A primordial synaptotagmin-independent function of complexin in regulated exocytosis.
Journal Article
Overview
abstract
In Ca²⁺-triggered exocytosis such as synaptic neurotransmitter release, vesicle fusion is tightly regulated by synaptotagmin (Syt) and complexin (Cpx), which together clamp partially assembled SNARE complexes to prevent premature fusion. However, Cpx is evolutionarily more ancient than Syt, suggesting that it may also regulate exocytosis independently of Syt. To test this possibility, we sought to identify an extant exocytic pathway that requires Cpx but naturally lacks Syt.

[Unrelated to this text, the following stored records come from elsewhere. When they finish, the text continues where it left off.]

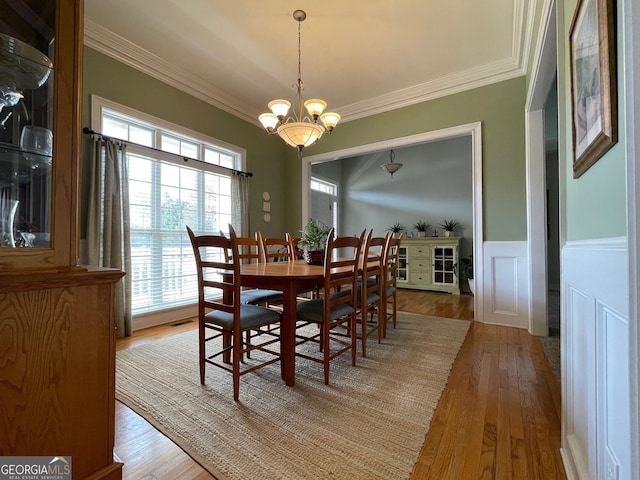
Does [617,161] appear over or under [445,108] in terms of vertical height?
under

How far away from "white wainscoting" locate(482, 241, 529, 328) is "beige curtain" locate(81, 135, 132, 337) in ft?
12.7

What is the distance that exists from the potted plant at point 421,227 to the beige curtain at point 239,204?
11.7 feet

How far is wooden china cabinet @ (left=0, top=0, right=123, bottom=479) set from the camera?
0.91m

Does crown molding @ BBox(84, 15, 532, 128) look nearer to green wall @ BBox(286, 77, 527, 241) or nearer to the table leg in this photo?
green wall @ BBox(286, 77, 527, 241)

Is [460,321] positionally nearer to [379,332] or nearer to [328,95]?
[379,332]

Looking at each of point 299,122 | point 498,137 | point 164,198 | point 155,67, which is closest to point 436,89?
point 498,137

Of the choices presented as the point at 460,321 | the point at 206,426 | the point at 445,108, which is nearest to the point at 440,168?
the point at 445,108

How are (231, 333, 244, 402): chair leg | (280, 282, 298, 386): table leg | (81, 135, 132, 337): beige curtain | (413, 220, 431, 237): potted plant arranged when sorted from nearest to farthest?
(231, 333, 244, 402): chair leg, (280, 282, 298, 386): table leg, (81, 135, 132, 337): beige curtain, (413, 220, 431, 237): potted plant

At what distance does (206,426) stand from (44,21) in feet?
6.11

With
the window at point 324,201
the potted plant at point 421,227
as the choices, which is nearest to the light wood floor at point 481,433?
the potted plant at point 421,227

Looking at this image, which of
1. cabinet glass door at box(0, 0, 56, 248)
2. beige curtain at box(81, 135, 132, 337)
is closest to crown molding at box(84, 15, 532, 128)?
beige curtain at box(81, 135, 132, 337)

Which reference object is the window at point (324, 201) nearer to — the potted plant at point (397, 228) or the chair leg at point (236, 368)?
the potted plant at point (397, 228)

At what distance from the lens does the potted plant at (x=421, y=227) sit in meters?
5.82

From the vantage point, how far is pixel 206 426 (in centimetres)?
143
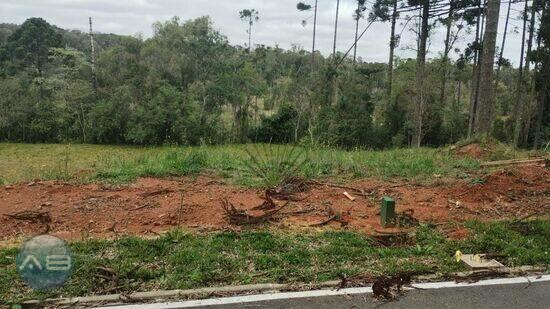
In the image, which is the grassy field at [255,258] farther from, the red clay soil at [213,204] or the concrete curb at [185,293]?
the red clay soil at [213,204]

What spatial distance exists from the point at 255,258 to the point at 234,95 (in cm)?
3101

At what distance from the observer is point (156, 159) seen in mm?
8773

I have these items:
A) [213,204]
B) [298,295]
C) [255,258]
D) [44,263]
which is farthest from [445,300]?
[44,263]

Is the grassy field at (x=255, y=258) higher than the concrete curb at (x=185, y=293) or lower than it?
higher

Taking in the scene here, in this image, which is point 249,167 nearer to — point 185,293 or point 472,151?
point 185,293

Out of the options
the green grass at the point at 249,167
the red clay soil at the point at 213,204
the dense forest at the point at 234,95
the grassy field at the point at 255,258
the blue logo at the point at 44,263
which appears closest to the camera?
the blue logo at the point at 44,263

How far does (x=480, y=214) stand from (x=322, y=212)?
6.48ft

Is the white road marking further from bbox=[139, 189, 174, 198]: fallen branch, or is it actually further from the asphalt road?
bbox=[139, 189, 174, 198]: fallen branch

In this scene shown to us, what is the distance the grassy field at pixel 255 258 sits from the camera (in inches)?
144

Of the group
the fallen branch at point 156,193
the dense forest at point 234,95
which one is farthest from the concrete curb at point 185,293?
the dense forest at point 234,95

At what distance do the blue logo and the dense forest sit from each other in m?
23.0

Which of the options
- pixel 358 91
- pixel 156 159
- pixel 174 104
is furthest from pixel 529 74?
pixel 156 159

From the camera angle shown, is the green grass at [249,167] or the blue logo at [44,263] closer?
the blue logo at [44,263]

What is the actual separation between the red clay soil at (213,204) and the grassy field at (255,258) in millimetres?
348
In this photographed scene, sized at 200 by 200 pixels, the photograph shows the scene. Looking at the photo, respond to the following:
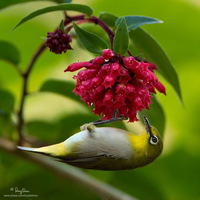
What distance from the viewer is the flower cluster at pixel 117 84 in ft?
3.10

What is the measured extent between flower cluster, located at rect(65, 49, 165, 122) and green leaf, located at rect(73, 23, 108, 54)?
0.03 meters

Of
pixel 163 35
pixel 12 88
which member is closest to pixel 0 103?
pixel 12 88

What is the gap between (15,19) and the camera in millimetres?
2371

Here, we uncovered such a pathway - hormone-triggered exocytosis of glucose transporters in adipocytes. In this pathway, Cpx acts exclusively as a positive regulator, accelerating the evoked phase of exocytosis without affecting basal fusion. Mechanistically, this Syt-independent activity depends on the central helix of Cpx for SNARE binding and on its C-terminal membrane-binding peptide, which remodels the lipid bilayer to promote exocytosis. Our findings support a model in which Cpx originally evolved to accelerate exocytosis independently of Ca²⁺, enabling rapid mobilization of exocytic cargoes in response to environmental cues. With the later emergence of Syt, Cpx acquired an additional role - acting in concert with Syt to regulate Ca²⁺-triggered exocytosis.